Adds Causal Conv 1D kernel for mamba models #40765

MekkCyber · 2025-09-09T12:02:12Z

What does this PR do?

Adds the https://huggingface.co/kernels-community/causal-conv1d to the mamba model.

vasqu

Imo, the users should have both options: kernels and/or the original cuda kernel
(This will break for users that used the original kernels)

Also it could be done for more models - mamba2, bamba, jamba, ...

src/transformers/models/mamba/modeling_mamba.py

MekkCyber · 2025-09-09T13:22:32Z

Indeed, i guess i will keep the other import of causal-conv1d in case kernels is not installed for now

vasqu

Thank you, lgtm overall

Not now, but in the future it would be nice to have lazy loading like flash attention

vasqu · 2025-09-10T09:10:26Z

src/transformers/models/mamba/modeling_mamba.py

-                        " is None.

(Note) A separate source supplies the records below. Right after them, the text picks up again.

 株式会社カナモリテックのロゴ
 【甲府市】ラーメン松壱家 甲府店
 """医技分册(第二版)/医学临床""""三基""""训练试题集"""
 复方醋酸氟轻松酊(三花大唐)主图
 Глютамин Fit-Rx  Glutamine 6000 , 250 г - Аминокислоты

Falling back to the mamba.py backend. To install follow https://github.com/state-spaces/mamba/#installation and"
-                        " https://github.com/Dao-AILab/causal-conv1d"
+                        " is None. Falling back to the mamba.py backend. To install follow https://github.com/state-spaces/mamba/#installation for mamba-ssm and"
+                        " install the kernels library using `pip install kernels`"

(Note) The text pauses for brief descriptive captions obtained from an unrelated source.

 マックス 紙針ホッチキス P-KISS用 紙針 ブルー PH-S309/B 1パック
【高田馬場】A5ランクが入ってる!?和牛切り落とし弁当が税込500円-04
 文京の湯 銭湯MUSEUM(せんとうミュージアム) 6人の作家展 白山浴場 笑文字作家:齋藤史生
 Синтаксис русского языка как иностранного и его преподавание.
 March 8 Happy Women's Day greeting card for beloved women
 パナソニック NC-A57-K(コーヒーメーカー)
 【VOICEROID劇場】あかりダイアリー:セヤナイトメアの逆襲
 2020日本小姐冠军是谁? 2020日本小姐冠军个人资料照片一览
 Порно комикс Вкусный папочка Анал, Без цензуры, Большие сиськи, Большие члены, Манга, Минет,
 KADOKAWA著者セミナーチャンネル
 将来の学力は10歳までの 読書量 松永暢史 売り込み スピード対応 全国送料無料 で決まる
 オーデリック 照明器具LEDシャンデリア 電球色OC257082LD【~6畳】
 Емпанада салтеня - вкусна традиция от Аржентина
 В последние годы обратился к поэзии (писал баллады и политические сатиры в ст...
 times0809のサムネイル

I think we need to revamp the message? Just so people know that both are possible

Yes done, but for V5 I guess we need to start pushing people to use extensively kernels since it's a lot better

HuggingFaceDocBuilderDev · 2025-09-11T12:57:03Z

The docs for this PR live here. All of your documentation changes will be reflected on that endpoint. The docs are available until 30 days after the last update.

ArthurZucker

Thanks, the _lazy_loading_kernel is counter intutive and IMO not needed as it just wraps around get kernel

ArthurZucker · 2025-09-11T13:33:34Z

src/transformers/integrations/hub_kernels.py

+def _lazy_loading_kernel(kernel_name: str) -> None:
+    kernel = get_kernel(kernel_name)
+    return kernel


not sure how this one is actualy lazy? but does not really seem needed

Hmm, not taking a careful look but the why for lazy loading on causal conv1d is the same as for flash attn:

the builds are not always stable and can lead easily to torch mismatches

if someone doesnt use this then they shouldnt be affected by it (ie it should not crash)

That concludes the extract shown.